## LISTED RECORDS
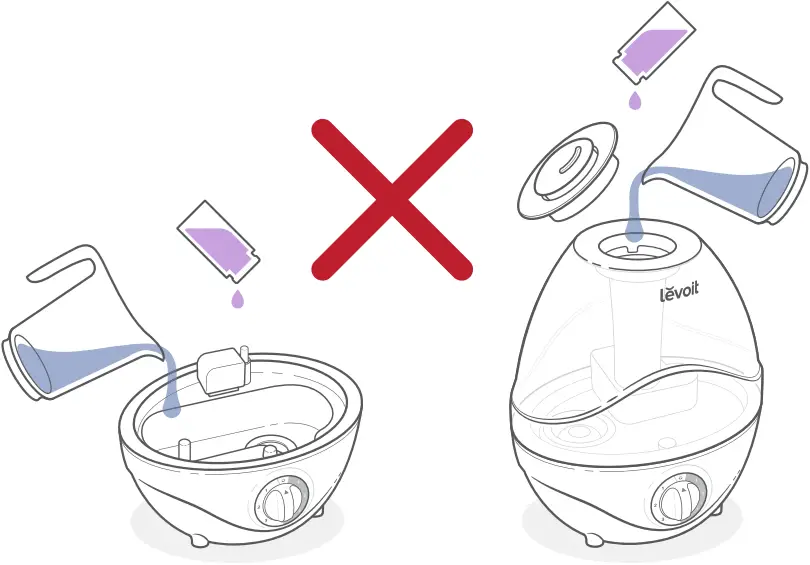 levoit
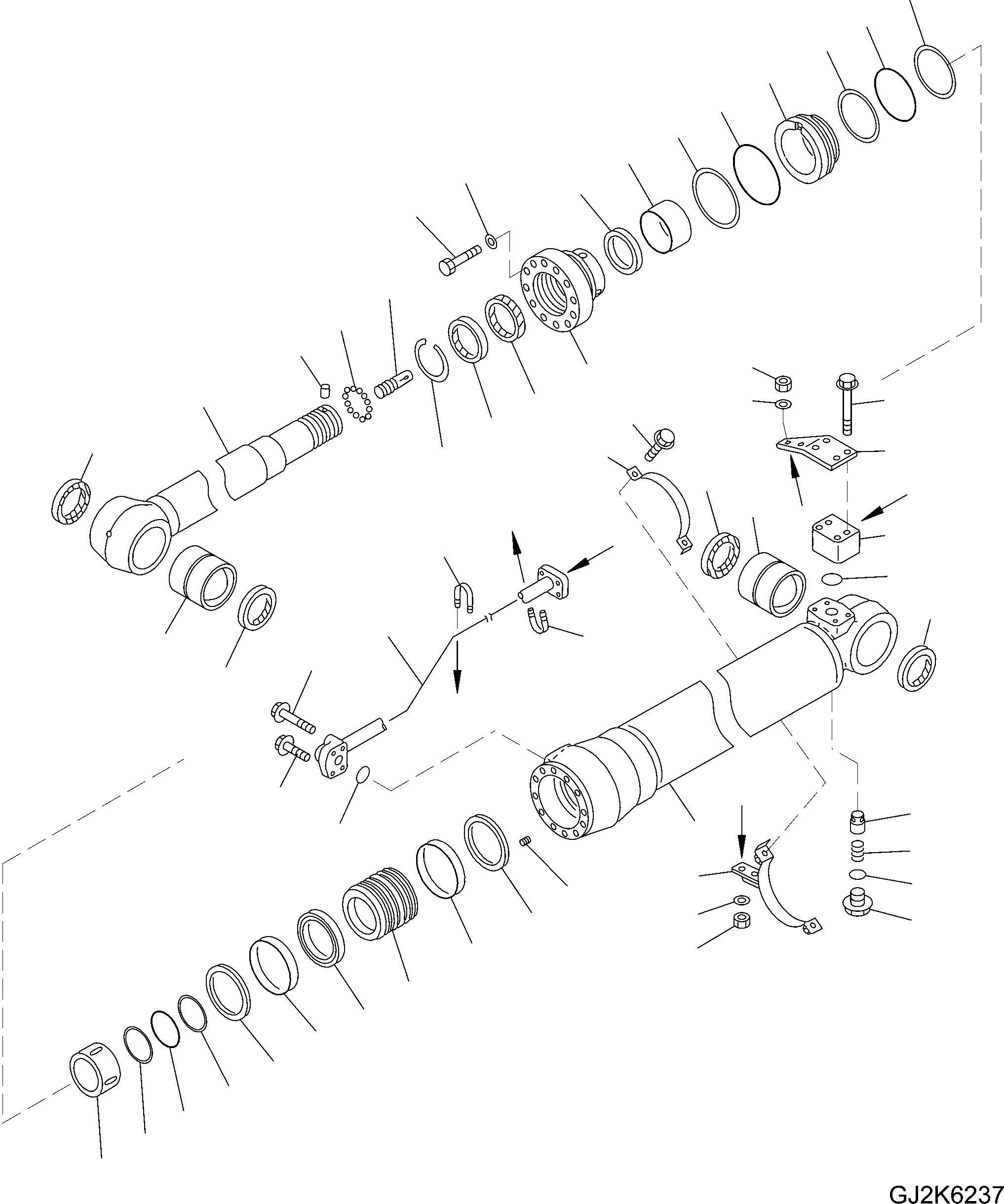 GJ2K6237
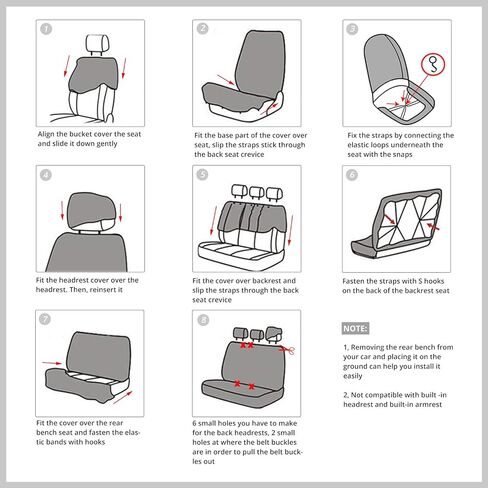 1

Align the bucket cover the seat and slide it down gently

2

Fit the base part of the cover over seat, slip the straps stick through the back seat crevice

3

Fix the straps by connecting the elastic loops underneath the seat with the snaps

4

Fit the headrest cover over the headrest. Then, reinsert it

5

Fit the cover over backrest and slip the straps through the back seat crevice

6

Fasten the straps with S hooks on the back of the backrest seat

7

Fit the cover over the rear bench seat and fasten the elastic bands with hooks

8

6 small holes you have to make for the back headrests, 2 small holes at where the belt buckles are in order to pull the belt buckles out

NOTE:

1, Removing the rear bench from your car and placing it on the ground can help you install it easily

2, Not compatible with built -in headrest and built-in armrest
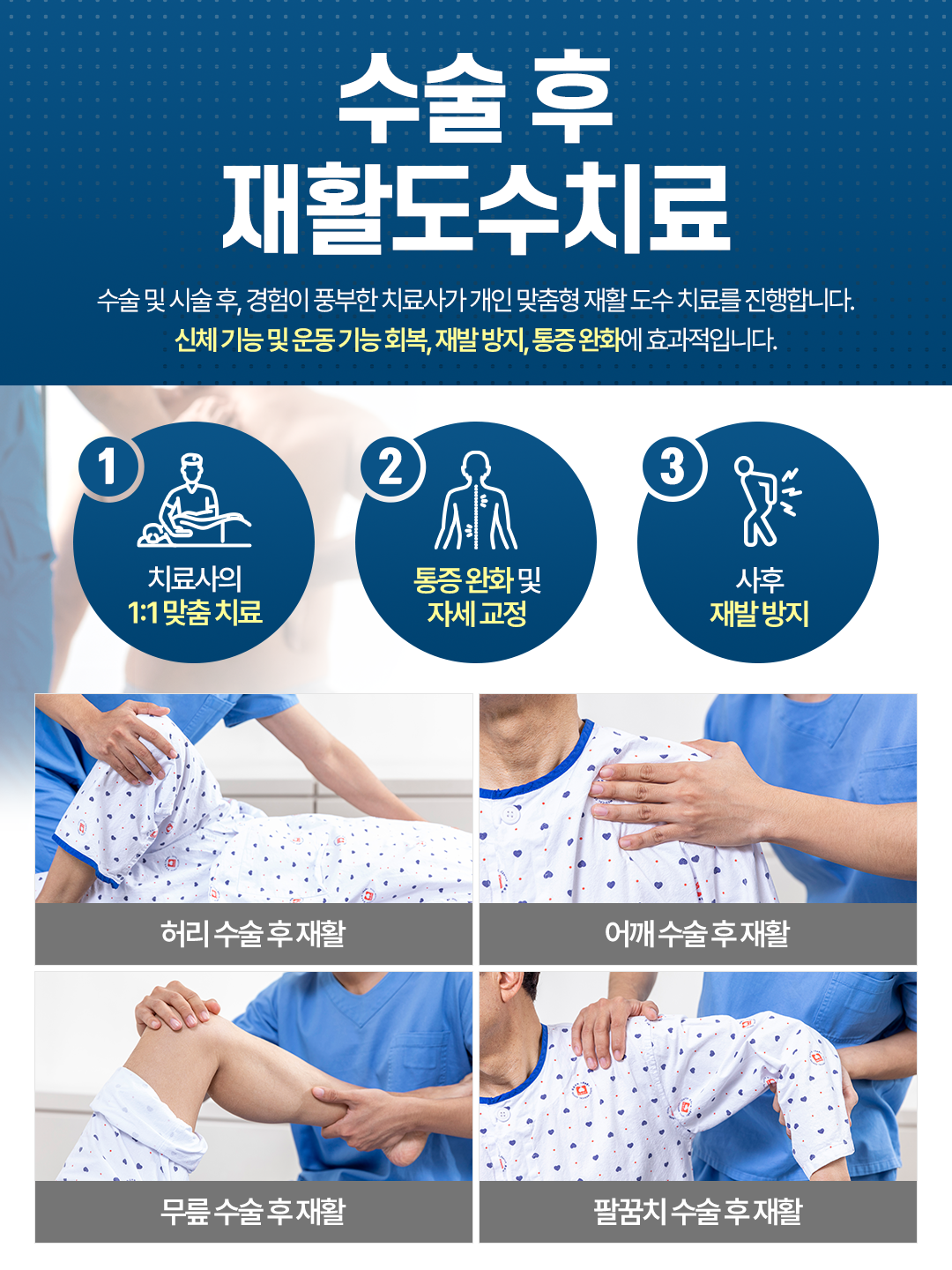 수술 후
재활도수치료

수술 및 시술 후, 경험이 풍부한 치료사가 개인 맞춤형 재활 도수 치료를 진행합니다.
신체 기능 및 운동 기능 회복, 재발 방지, 통증 완화에 효과적입니다.

1
치료사의
1:1 맞춤 치료

2
통증 완화 및
자세 교정

3
사후
재발 방지

허리 수술 후 재활

어깨 수술 후 재활

무릎 수술 후 재활

팔꿈치 수술 후 재활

## ACTIVITY
Pick each line holding "with" out of the entries above and return it.

## EXERCISE RESULT
Fix the straps by connecting the elastic loops underneath the seat with the snaps
Fasten the straps with S hooks on the back of the backrest seat
Fit the cover over the rear bench seat and fasten the elastic bands with hooks
2, Not compatible with built -in headrest and built-in armrest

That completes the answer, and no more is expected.